No plan for the future will succeed unless it can hope to win over a large body of Bengali opinion. If those ready to respond find themselves in a category of collaborators they will be powerless. Yet the wording of the President’s proposals seems to call in East Pakistan for what most of its people will still regard as collaborators.
Shaikh Mujib will still be an outcast if not a traitor. So will all those who have sympathized publicly with secession. Even those who escape this contamination must forswear the Awami League if they are to take their seats in the assembly when the new constitution has been drawn up. One can hardly imagine circumstances in which such a political solution could be acceptable to a majority in East Pakistan. Nothing was said yesterday that might turn the tide of bitter resentment at what has been done.
No doubt there are many people who can be blamed for what has happened in the past three months. But the luckless Bengalis will not be moved by an attempt to put the blame on plotting by the Indians or by a supposed handful of “miscreants” subverting a united Pakistan. No excuse or recompense for the sins of the army is offered. Yet that is what looms largest in the minds of the people. These are not terms likely to call forth from the ranks of ill-used Bengalis the kind of politically cooperative volunteers who could escape the charge of collaboration.
Perhaps there is still a gap between the thinking in the Pakistan capital and the actualities in East Pakistan. If civilian government is to be restored there then reconciliation is necessary. But by all accounts the hatreds aroused are to be exploited even further by appointing as agents of law and order the Bihari Muslims who are disliked by Bengalis almost as much as Bengalis dislike West Pakistanis.
To the army of occupation will be added police and administrators in the same guise. Yet there have been officials from the west who have before now won the confidence of the east. Can they not go back? Or would reappointing them be an admission that the campaign of repression has been a mistake? President Yahya Khan is right to stick to his view that the only solution must be a political one. Unfortunately everything that has been done in the past three months in East Pakistan has made that solution more difficult.

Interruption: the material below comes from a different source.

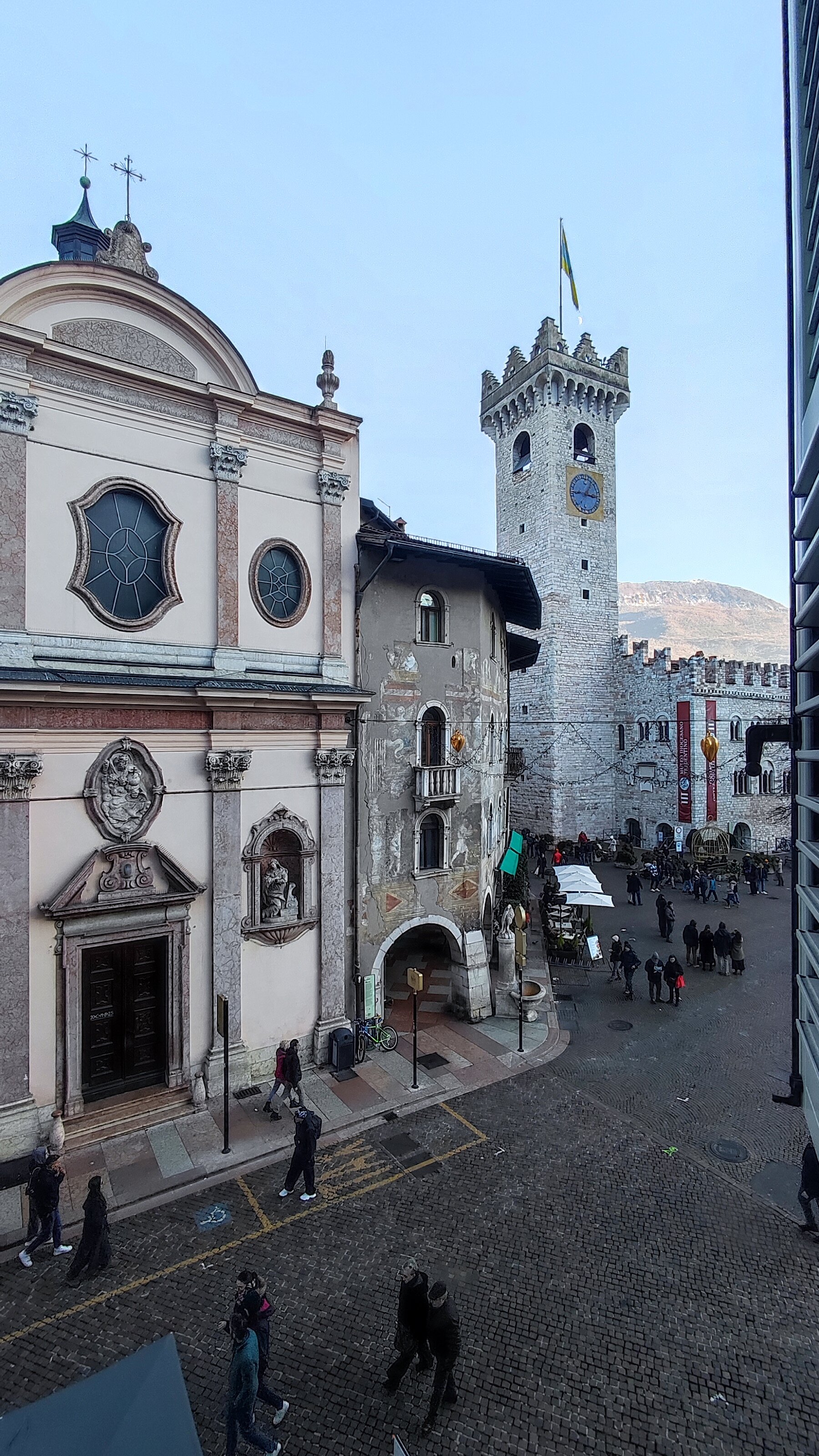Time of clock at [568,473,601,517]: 2:45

What is needed now is surely some measure of good will towards the Bengali population of East Pakistan that will encourage them to think that peaceful compromise might be possible instead of clinging to hopes of guerrilla warfare with all the added suffering that more fighting would bring. They will not be inspired by a statement, however well intentioned, that reads as if it had been drafted by an adjutant for battalion orders.